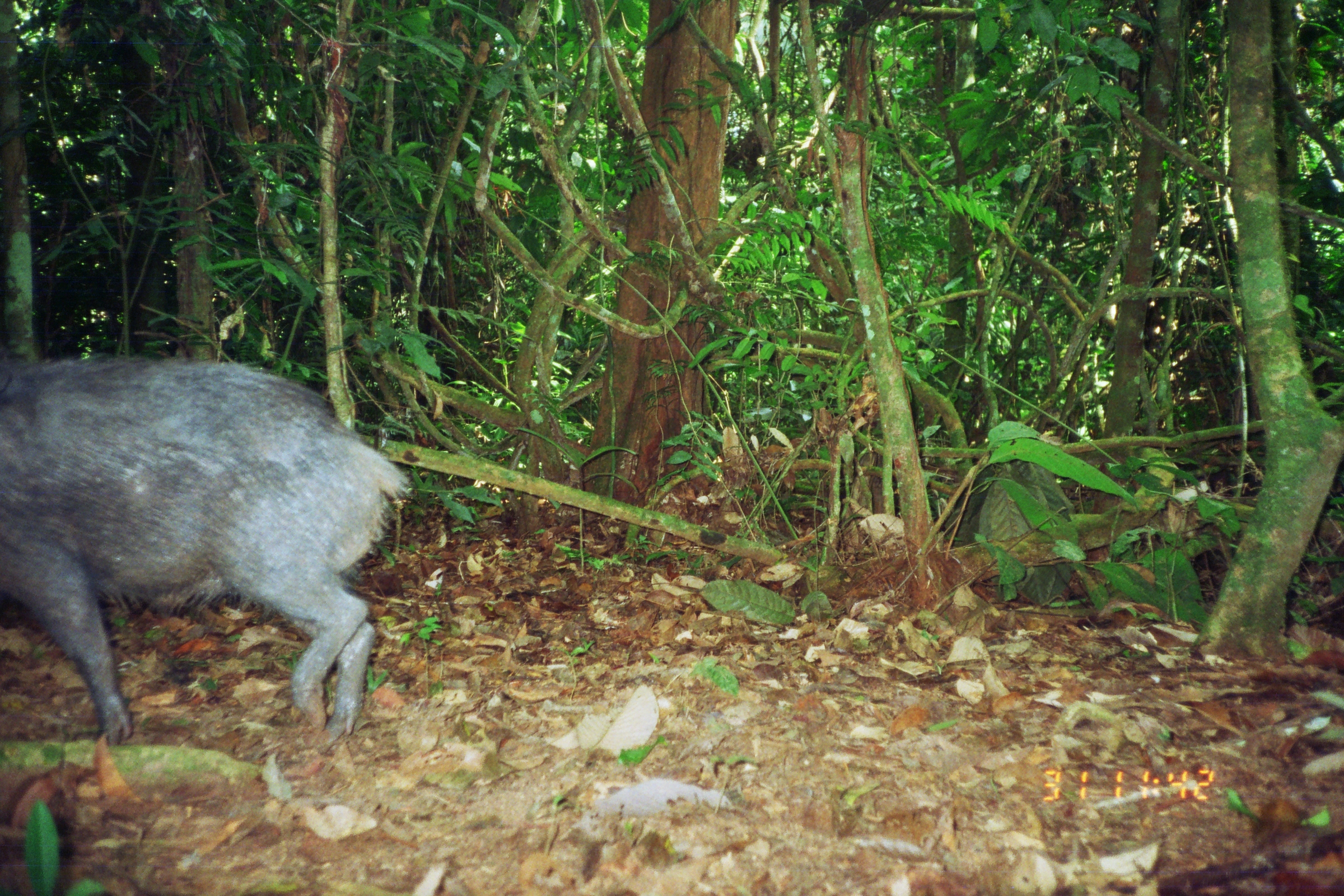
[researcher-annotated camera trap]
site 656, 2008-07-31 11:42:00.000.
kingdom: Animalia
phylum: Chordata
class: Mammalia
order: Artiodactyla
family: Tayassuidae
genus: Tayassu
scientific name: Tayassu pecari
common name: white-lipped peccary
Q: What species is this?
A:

PROBLEM TO SOLVE
Pictures stay out; all other material above is restated word for word.

OUTPUT
[researcher-annotated camera trap]
site 656, 2008-07-31 11:42:00.000.
kingdom: Animalia
phylum: Chordata
class: Mammalia
order: Artiodactyla
family: Tayassuidae
genus: Tayassu
scientific name: Tayassu pecari
common name: white-lipped peccary
Q: What species is this?
A:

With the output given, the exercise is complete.